▸ WORK ITEM
Pictures are to be left out, and every entry repeated exactly.

▸ GIVEN DATA
+---+
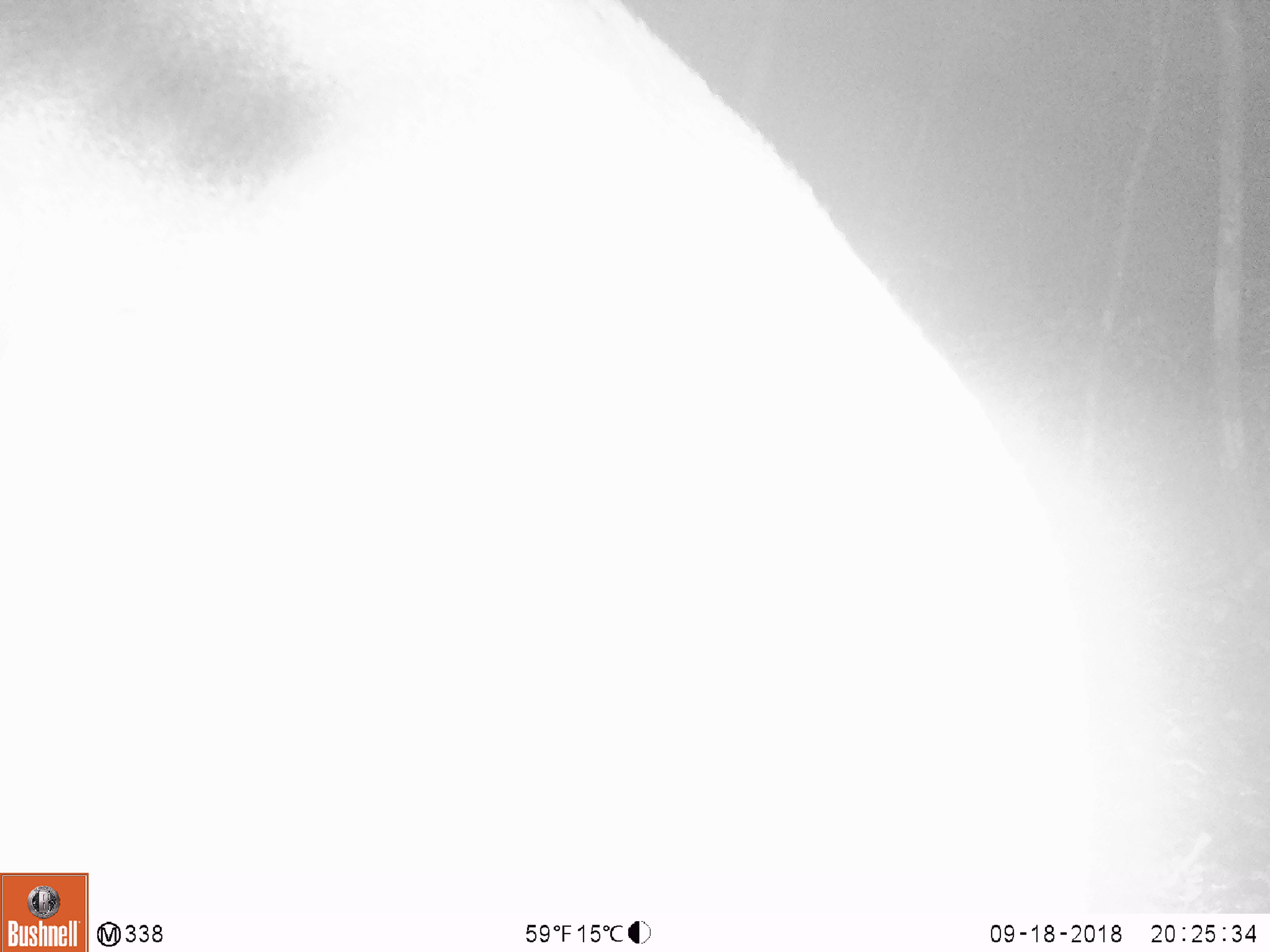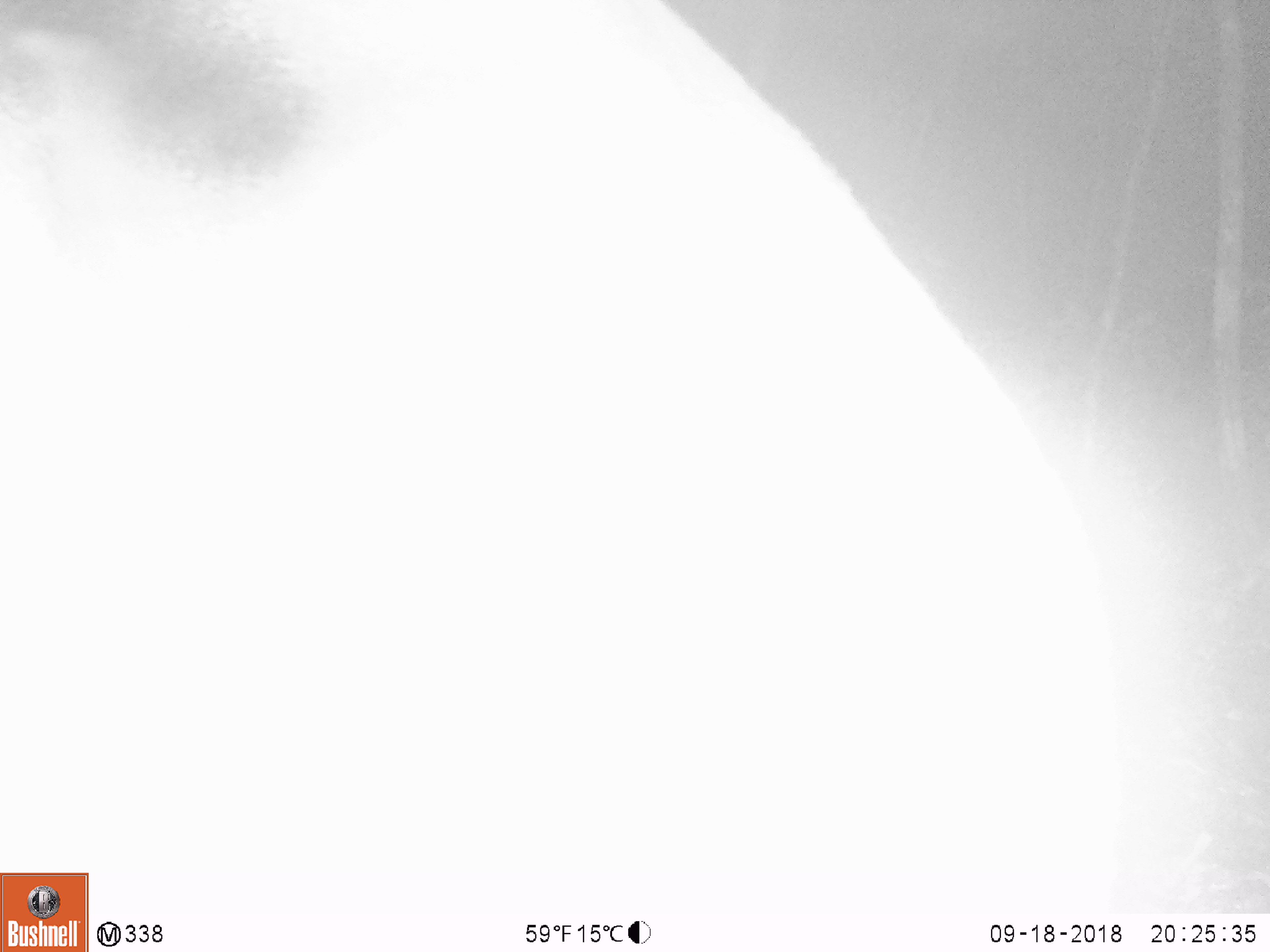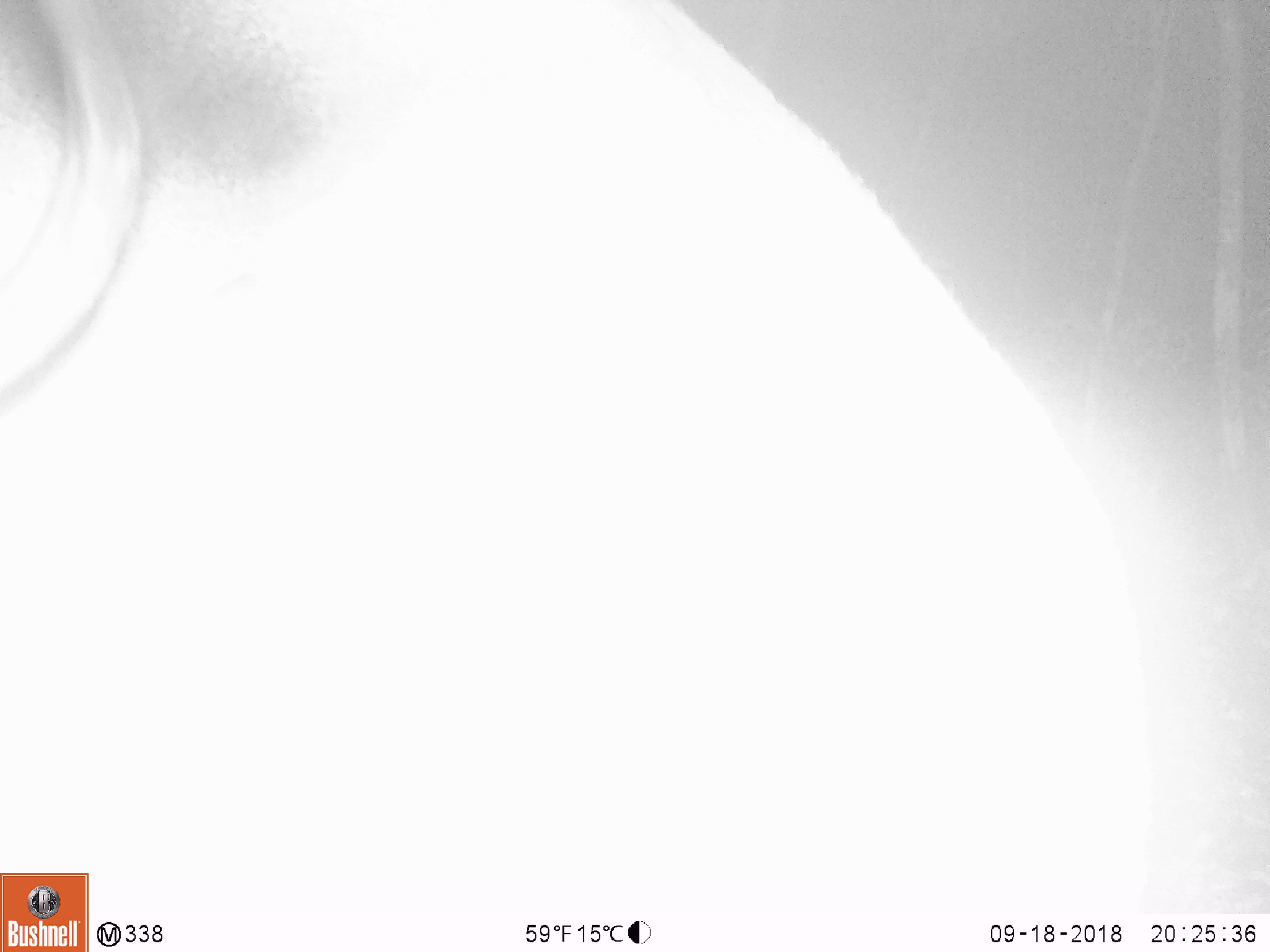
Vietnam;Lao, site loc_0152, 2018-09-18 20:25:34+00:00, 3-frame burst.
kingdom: Animalia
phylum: Chordata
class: Mammalia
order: Artiodactyla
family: Cervidae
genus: Muntiacus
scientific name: Muntiacus vuquangensis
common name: large-antlered muntjac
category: large antlered muntjac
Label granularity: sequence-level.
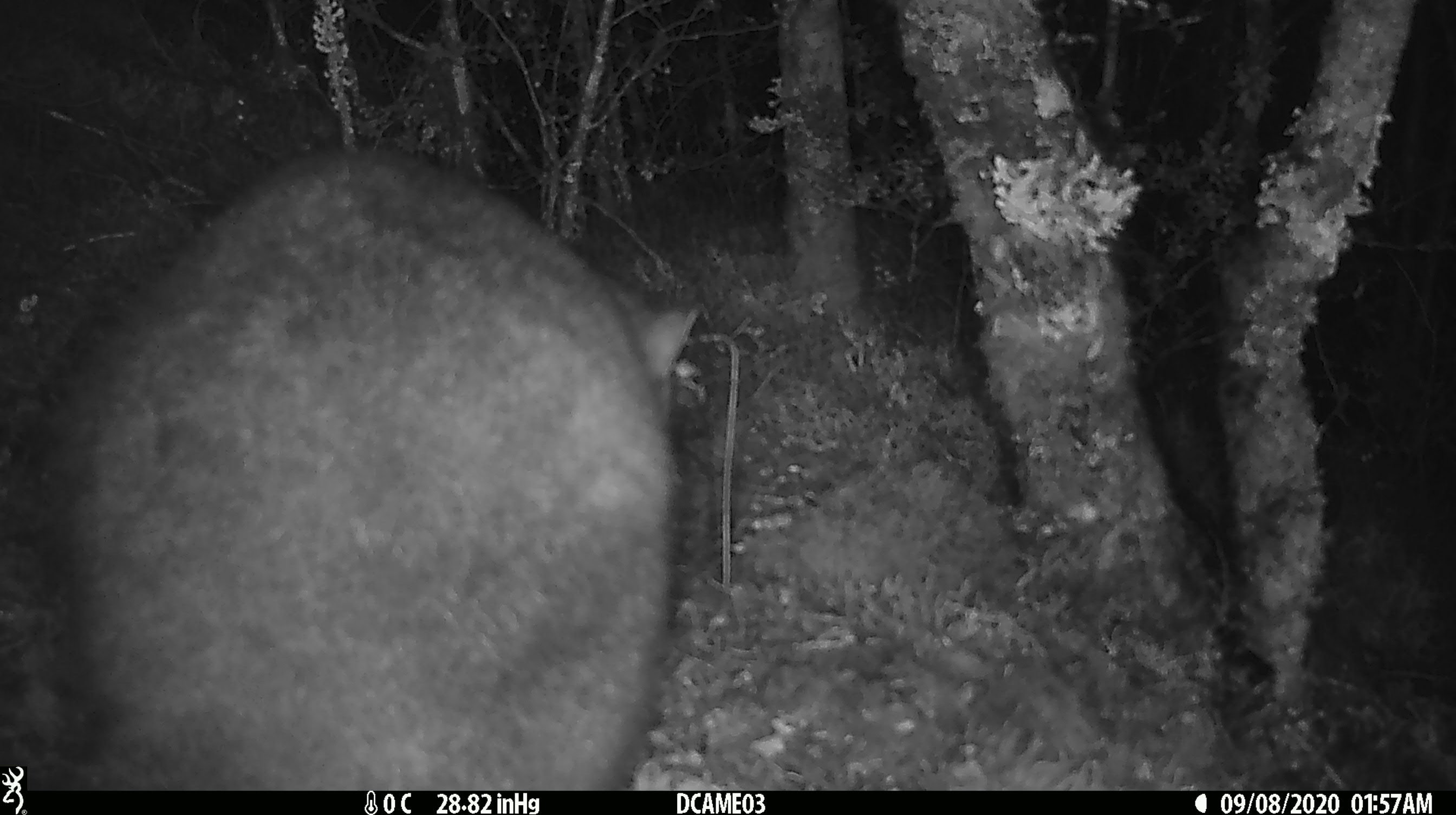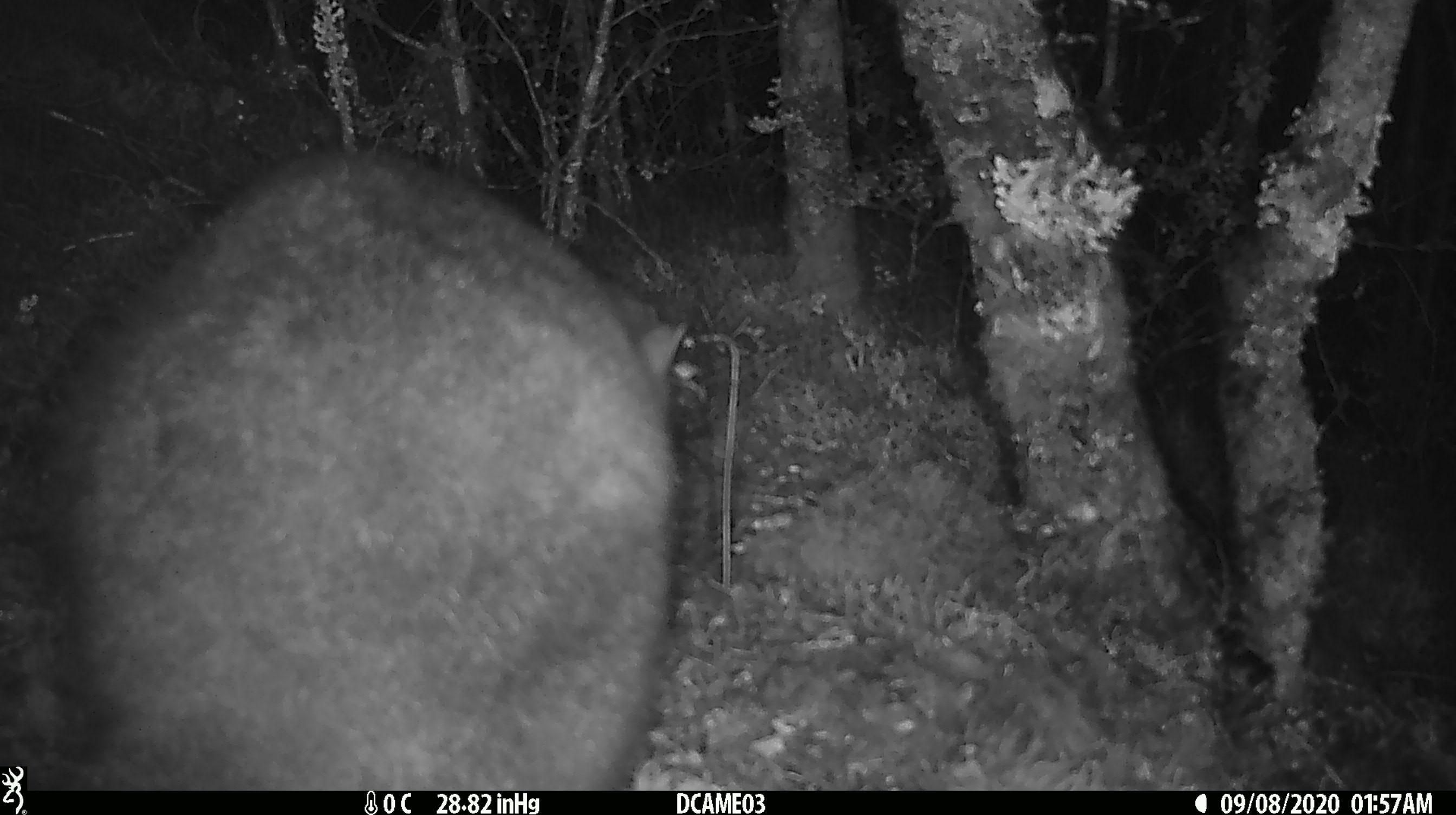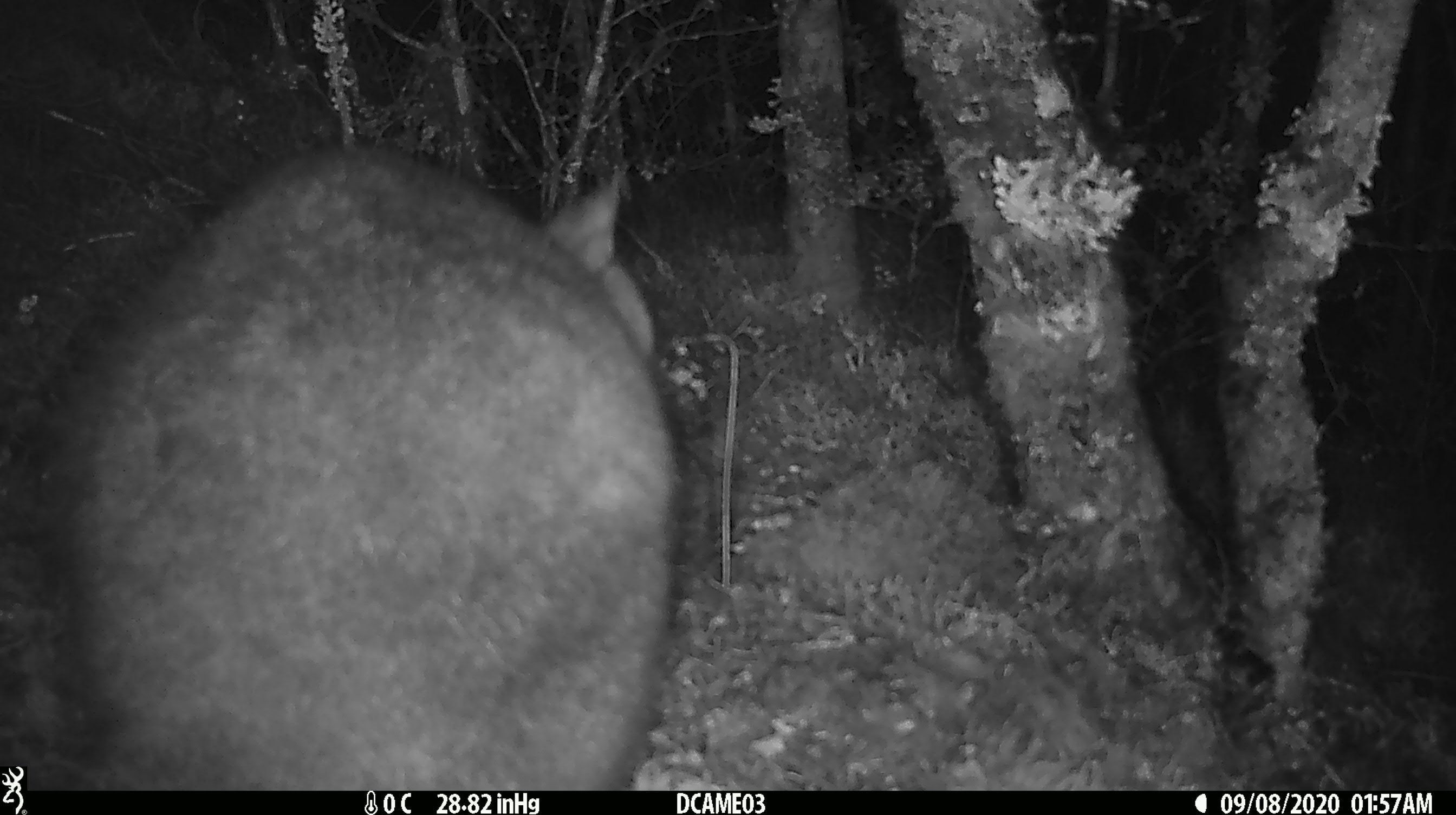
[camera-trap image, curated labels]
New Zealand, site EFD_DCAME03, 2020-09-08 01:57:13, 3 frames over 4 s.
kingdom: Animalia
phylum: Chordata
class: Mammalia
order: Diprotodontia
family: Phalangeridae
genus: Trichosurus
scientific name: Trichosurus vulpecula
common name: common brushtail possum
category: possum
+---+
▸ SOLUTION
Vietnam;Lao, site loc_0152, 2018-09-18 20:25:34+00:00, 3-frame burst.
kingdom: Animalia
phylum: Chordata
class: Mammalia
order: Artiodactyla
family: Cervidae
genus: Muntiacus
scientific name: Muntiacus vuquangensis
common name: large-antlered muntjac
category: large antlered muntjac
Label granularity: sequence-level.
[camera-trap image, curated labels]
New Zealand, site EFD_DCAME03, 2020-09-08 01:57:13, 3 frames over 4 s.
kingdom: Animalia
phylum: Chordata
class: Mammalia
order: Diprotodontia
family: Phalangeridae
genus: Trichosurus
scientific name: Trichosurus vulpecula
common name: common brushtail possum
category: possum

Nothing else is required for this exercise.